## Provided passage
········

Jul 12 2022

Michigan’s Adventure: General Thoughts and Opinions

We’re not allowed to use the word “general” at my job so now I feel like a real bad ass, rule-breaker.

Michigan’s Adventure is part of the Cedar Fair group (Cedar Point, King’s Island, Knott’s, etc) and it is pretty much considered the worst park across the board by enthusiasts and general public. But when you’re an enthusiast, you will go to where you need to go in order to add the new coaster credits under the proverbial belt. (I’ve mentioned coaster creds to several different people recently and they all asked the same thing: “what do you get if you collect the most? like a prize?” Nope. Just bragging rights? A beefy spreadsheet? Debt?) And the thing about Michigan’s Adventure that was appealing to us, well, two things:

  1. Shivering Timbers, this motherwhompin’ CCI woodie that is like THE TALK of Coaster Town – we will get to that in a separate post;
  2. It’s in the same state as Bill & Jessi so we got to visit them!

Michigan’s Adventure is located in Muskeon, MI which is where the minor league hockey team was that then-Pittsburgh Penguins Phil Borque got sent down to during one of the seasons in the 1980s. That was the first time I ever heard of “Muskegon” and pretty much the last time too until Michigan’s Adventure. So I always associate Muskegon with Phil Borque and thought about that a lot the day we were there, and also how back in the 80s he dated my aunt Susie’s friend Lori!!!

········

## Information provided
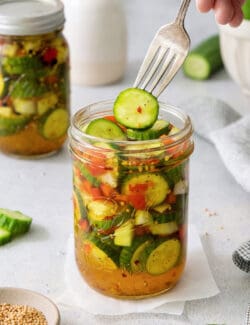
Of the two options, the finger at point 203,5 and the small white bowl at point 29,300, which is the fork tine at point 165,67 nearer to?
the finger at point 203,5

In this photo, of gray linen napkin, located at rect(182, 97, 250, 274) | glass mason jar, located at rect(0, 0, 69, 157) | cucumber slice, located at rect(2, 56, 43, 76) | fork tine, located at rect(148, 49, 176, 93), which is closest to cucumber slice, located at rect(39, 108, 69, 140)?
glass mason jar, located at rect(0, 0, 69, 157)

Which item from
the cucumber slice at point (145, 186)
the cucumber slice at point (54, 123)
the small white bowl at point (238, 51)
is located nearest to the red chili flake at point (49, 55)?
the cucumber slice at point (54, 123)

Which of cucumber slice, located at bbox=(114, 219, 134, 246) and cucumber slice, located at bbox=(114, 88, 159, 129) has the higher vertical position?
cucumber slice, located at bbox=(114, 88, 159, 129)

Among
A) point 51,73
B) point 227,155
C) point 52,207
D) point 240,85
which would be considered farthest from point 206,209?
point 240,85

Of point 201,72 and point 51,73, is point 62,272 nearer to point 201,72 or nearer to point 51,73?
point 51,73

········

## Requests
a – State whether each of the following agrees with the post about Michigan’s Adventure, answering yes or no and quoting the deciding words: (i) Michigan’s Adventure belongs to the Cedar Fair group; (ii) collecting the most coaster credits earns a prize; (iii) the writer may use the word “general” at work.
b – Carry on the post about Michigan’s Adventure from the point at which it stops.
The entries bear no relation to the post about Michigan’s Adventure.

## Answers to the exercise
a –
(i) Yes: "Michigan’s Adventure is part of the Cedar Fair group"
(ii) No: "Nope."
(iii) No: "We’re not allowed to use the word “general” at my job"

b –
Anyway, my first impression was that the parking lot is a nightmare – the park had already been open for an hour and there was a huge line of cars trying to get in. I panicked and thought it was going to be crowded that day, but no – parking was just slow AF. Then the car that parked next to us, OMG I’m getting angry all over again remembering this, the passenger got out and proceeded to stand next to our car, blocking my door, while the driver of his car got out and stood there so that he could slowly and languidly apply sunscreen to her stupid person skin. I was like REALLY? REALLY? REALLY?!!? and then said FUCK IT and started opening my door until it was in danger of hitting the guy. He got the hint and they both moved down so that I could out, but now they were blocking Chooch’s door LOLOLOL OMFG MORONS. Chooch was like, “I’m not playing this game” and just scooted across the backseat and got out from the other side.

Idiots.

Getting into the park from there was smooth-sailing.  My immediate reaction was, “This place is not so bad!” Visually, I mean! We had yet to experience ride ops and customer service. WE SHALL SEE.

(Well, we already saw, but pretend with me that we’re going to find out together.)

…do Henry and Chooch count as friends? I hope so because they’re the only people I ever hang out with!

The Ferris wheel wasn’t running but I liked how it looked here behind the trees.

Let’s talk ambiance: this is a small park, but it’s cute and clean. I love parks that have lakes either next to them or in the middle – this one had really cute swan boats that you can see over yonder!

And I liked that the colors of the benches gave off a 1970s summer camp vibe.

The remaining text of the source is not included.